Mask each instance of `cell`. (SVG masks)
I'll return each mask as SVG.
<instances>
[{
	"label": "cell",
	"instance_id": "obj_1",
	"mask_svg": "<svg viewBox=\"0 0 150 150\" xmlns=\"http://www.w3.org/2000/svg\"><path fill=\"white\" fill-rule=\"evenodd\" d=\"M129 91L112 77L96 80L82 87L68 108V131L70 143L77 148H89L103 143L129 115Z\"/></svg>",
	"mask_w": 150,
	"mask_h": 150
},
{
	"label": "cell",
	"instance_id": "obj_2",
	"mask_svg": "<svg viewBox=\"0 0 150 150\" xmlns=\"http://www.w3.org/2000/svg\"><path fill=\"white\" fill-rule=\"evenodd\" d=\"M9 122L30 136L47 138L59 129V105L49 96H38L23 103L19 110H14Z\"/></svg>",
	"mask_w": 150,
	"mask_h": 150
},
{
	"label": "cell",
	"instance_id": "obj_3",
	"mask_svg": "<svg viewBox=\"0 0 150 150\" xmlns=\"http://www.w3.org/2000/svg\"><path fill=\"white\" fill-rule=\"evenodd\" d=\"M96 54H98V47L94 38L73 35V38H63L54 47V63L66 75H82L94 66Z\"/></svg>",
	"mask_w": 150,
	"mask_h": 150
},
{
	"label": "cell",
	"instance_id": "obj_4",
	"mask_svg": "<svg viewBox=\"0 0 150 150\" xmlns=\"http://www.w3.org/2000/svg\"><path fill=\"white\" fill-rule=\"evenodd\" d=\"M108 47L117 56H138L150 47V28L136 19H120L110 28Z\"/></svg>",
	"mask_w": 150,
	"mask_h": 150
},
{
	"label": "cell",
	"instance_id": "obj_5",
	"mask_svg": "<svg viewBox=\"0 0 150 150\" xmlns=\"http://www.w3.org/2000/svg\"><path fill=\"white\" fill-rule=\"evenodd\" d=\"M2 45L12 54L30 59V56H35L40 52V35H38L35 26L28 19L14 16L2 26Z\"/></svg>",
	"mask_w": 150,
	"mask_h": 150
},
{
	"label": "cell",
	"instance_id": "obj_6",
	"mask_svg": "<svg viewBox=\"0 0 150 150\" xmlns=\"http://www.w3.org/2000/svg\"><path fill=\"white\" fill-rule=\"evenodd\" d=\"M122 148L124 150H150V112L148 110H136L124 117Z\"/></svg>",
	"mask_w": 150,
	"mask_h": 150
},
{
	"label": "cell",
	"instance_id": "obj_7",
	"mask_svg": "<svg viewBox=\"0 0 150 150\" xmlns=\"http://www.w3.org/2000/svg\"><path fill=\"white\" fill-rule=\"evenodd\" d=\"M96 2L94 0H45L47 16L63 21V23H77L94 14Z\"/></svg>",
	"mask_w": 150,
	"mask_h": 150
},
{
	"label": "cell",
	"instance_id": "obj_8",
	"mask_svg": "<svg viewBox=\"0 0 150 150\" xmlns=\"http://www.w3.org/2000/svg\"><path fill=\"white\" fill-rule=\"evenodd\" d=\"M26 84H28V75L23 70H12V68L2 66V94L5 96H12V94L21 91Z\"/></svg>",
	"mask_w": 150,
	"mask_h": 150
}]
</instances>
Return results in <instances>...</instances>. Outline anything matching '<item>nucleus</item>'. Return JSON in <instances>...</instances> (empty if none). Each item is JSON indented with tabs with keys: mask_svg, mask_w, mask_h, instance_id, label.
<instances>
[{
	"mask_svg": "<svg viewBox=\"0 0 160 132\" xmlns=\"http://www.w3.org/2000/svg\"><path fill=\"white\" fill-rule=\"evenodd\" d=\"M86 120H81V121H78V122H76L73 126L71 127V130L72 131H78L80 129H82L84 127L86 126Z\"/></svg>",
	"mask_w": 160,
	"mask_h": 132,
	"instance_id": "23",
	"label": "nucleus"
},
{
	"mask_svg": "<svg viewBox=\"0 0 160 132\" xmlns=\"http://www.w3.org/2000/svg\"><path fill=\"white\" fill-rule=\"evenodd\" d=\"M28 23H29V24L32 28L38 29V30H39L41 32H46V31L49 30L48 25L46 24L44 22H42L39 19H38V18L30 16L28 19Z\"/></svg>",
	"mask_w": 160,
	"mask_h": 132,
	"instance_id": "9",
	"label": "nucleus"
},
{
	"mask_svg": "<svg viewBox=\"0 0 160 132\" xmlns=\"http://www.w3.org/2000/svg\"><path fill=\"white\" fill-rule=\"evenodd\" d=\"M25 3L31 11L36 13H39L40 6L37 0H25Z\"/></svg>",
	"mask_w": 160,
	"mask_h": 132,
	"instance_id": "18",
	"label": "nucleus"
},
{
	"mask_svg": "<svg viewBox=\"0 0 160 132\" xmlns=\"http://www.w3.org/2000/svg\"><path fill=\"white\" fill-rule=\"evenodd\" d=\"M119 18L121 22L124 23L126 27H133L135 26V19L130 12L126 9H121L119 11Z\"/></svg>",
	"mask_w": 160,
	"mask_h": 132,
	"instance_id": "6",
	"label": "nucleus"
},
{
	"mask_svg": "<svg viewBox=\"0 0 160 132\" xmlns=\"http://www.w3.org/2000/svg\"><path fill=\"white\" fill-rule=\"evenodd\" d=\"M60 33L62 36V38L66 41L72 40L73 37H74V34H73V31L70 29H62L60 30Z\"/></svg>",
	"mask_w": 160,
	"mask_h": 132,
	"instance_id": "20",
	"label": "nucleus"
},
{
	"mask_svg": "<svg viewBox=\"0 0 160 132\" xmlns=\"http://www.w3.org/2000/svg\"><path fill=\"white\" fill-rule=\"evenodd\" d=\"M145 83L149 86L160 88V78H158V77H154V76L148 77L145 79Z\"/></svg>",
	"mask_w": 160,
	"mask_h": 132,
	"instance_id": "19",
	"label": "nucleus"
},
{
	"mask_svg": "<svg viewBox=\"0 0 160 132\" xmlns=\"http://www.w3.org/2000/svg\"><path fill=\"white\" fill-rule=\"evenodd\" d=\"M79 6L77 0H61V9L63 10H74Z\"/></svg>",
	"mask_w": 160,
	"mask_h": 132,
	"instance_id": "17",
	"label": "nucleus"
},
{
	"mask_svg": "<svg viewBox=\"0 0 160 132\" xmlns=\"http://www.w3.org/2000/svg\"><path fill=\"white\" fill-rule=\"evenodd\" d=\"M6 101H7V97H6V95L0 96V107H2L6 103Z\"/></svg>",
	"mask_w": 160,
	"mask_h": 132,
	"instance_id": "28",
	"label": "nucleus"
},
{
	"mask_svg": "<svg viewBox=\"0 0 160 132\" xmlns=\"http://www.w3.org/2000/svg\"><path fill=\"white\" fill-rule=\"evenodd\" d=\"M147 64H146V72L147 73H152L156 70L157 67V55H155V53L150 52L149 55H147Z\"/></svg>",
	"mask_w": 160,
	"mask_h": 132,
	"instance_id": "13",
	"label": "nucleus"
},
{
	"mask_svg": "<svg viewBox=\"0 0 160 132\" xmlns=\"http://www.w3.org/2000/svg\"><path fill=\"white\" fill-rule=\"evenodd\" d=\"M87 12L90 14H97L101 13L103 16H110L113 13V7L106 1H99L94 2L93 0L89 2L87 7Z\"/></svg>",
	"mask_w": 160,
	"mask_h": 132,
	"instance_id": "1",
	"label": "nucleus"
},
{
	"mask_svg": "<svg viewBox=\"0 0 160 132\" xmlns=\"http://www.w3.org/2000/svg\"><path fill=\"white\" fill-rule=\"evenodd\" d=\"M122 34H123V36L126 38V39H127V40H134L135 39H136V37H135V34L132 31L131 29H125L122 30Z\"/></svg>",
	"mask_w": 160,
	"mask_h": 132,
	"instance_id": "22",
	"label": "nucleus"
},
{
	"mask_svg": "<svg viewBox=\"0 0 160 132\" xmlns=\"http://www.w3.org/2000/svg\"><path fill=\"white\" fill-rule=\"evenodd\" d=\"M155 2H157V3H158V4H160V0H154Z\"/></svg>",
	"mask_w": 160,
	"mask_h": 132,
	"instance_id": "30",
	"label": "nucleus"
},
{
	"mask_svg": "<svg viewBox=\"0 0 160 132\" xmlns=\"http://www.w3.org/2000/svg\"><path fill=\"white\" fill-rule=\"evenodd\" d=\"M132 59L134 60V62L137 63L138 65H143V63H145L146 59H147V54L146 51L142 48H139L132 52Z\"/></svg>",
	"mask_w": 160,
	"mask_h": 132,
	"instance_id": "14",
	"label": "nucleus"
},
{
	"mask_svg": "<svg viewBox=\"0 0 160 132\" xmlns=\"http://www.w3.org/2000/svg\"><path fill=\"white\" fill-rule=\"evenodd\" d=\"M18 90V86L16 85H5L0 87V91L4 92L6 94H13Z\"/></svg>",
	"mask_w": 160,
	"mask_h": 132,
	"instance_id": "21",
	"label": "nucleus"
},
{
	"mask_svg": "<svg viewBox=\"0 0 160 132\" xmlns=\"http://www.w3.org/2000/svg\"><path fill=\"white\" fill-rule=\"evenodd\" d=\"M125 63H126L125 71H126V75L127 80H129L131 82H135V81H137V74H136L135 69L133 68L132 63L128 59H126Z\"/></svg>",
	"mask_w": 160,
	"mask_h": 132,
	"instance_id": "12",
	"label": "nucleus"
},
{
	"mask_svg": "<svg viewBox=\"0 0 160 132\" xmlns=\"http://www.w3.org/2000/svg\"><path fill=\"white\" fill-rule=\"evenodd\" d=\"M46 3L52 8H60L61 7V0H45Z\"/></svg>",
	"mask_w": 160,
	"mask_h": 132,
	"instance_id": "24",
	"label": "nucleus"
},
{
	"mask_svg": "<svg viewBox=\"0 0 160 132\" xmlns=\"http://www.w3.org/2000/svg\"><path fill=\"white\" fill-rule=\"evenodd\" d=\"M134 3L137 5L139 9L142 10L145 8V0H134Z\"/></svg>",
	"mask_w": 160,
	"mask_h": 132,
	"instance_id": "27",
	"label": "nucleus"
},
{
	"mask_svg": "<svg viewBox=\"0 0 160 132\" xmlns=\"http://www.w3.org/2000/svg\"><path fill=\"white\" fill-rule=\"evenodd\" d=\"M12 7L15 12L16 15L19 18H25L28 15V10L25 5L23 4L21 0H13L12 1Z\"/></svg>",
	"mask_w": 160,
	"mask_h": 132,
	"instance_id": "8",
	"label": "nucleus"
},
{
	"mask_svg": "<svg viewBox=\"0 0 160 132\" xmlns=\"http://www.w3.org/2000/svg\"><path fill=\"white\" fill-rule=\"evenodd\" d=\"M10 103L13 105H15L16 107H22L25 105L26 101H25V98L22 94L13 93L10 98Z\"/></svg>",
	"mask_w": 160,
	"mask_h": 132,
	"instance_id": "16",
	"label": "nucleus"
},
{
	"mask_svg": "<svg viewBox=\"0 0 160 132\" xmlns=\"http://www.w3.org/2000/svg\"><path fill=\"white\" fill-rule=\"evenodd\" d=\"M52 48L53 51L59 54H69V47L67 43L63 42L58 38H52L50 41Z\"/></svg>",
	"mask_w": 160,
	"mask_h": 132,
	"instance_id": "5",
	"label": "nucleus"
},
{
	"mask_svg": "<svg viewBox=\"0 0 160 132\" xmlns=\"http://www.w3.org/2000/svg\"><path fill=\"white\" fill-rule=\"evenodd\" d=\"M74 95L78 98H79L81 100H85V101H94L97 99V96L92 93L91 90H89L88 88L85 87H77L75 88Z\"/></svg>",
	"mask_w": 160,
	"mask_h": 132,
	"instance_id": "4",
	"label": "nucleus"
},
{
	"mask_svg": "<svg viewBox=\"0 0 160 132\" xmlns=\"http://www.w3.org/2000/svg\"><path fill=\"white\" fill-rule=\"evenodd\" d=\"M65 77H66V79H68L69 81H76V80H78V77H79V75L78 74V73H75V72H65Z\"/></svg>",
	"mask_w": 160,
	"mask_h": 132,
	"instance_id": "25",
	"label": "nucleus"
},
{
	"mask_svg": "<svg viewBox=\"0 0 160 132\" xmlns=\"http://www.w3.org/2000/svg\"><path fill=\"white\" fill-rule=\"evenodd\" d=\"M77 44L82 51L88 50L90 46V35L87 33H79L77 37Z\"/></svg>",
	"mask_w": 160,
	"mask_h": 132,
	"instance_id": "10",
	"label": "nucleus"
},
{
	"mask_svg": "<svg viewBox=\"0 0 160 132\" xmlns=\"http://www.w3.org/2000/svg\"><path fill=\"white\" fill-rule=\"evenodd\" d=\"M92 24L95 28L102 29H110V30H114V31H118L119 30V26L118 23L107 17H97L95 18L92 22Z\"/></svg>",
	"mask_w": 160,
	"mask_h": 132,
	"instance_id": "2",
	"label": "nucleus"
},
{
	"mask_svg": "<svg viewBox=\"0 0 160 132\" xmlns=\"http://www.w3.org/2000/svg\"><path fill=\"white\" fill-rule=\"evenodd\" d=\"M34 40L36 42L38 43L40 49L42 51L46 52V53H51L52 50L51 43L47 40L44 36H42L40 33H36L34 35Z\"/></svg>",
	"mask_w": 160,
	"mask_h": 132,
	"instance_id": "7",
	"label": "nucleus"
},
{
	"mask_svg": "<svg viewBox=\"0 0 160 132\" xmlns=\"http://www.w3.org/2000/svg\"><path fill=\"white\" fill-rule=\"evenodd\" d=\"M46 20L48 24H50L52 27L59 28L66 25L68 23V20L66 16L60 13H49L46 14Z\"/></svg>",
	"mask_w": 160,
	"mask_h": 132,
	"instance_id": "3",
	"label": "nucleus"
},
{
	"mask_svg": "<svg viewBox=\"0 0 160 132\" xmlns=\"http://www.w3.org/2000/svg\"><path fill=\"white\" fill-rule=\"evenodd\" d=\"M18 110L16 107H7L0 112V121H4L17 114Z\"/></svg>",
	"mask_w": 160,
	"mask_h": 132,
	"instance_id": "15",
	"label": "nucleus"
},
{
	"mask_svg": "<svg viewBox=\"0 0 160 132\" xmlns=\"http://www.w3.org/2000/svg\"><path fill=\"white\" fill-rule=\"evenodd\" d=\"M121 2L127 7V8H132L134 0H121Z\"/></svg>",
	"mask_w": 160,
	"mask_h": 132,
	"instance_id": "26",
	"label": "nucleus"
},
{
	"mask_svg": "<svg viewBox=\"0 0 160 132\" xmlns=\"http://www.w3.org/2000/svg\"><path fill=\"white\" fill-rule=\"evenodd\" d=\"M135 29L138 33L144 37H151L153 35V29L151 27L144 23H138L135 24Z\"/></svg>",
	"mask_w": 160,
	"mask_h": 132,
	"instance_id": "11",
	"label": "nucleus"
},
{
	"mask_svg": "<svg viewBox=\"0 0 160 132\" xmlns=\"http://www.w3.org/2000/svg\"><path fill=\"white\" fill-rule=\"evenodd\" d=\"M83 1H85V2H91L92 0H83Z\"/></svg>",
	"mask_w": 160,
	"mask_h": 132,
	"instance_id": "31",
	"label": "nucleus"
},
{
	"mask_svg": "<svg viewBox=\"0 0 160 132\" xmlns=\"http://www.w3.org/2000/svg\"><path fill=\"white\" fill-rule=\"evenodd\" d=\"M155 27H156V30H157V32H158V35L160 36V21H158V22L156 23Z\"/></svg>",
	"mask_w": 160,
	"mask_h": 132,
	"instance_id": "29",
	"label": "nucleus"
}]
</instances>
==*==
◆ **Direction**:
Retype the items above, starting at their first line and ending at the line that contains "91L112 77L96 80L82", with both of those lines included.

◆ **The response**:
Mask each instance of `cell`. (SVG masks)
I'll return each mask as SVG.
<instances>
[{
	"label": "cell",
	"instance_id": "obj_1",
	"mask_svg": "<svg viewBox=\"0 0 150 150\" xmlns=\"http://www.w3.org/2000/svg\"><path fill=\"white\" fill-rule=\"evenodd\" d=\"M129 91L112 77L96 80L82 87L68 108V131L70 143L77 148H89L103 143L129 115Z\"/></svg>",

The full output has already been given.